Copy out every item below word for word, leaving out the pictures.
========================================================================
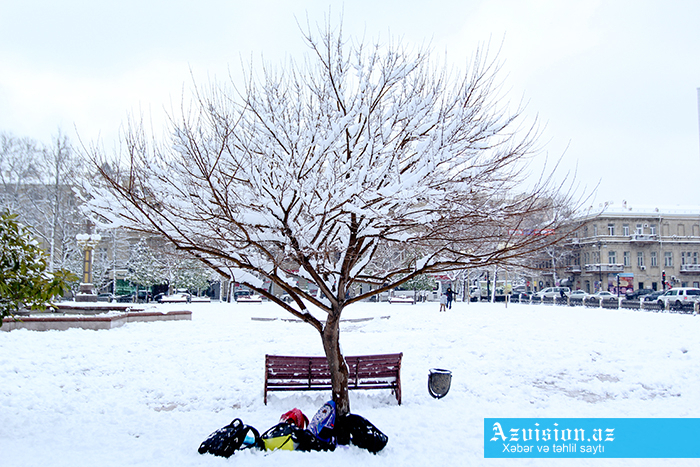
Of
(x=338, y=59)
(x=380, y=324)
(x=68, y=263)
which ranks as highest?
(x=338, y=59)

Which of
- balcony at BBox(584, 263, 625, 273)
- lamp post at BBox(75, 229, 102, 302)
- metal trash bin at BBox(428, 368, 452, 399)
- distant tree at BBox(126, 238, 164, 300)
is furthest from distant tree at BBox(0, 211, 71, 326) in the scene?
balcony at BBox(584, 263, 625, 273)

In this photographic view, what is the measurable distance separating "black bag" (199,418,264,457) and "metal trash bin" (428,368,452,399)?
4.24 meters

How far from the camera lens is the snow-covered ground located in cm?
575

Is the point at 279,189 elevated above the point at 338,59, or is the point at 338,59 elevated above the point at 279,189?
the point at 338,59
========================================================================
> _Answer to this task_:
Of
(x=338, y=59)
(x=380, y=324)
(x=68, y=263)
which ranks as highest?
(x=338, y=59)

Which of
- balcony at BBox(584, 263, 625, 273)
- lamp post at BBox(75, 229, 102, 302)
- metal trash bin at BBox(428, 368, 452, 399)
- distant tree at BBox(126, 238, 164, 300)
is furthest from distant tree at BBox(0, 211, 71, 326) in the scene?
balcony at BBox(584, 263, 625, 273)

In this photographic view, what is the measurable distance separating "black bag" (199,418,264,457) and "metal trash bin" (428,368,452,399)?
4.24 meters

How far from the camera lens is the snow-covered ground located in cm?
575

Is the point at 279,189 elevated above the point at 338,59, or is the point at 338,59 elevated above the point at 279,189?
the point at 338,59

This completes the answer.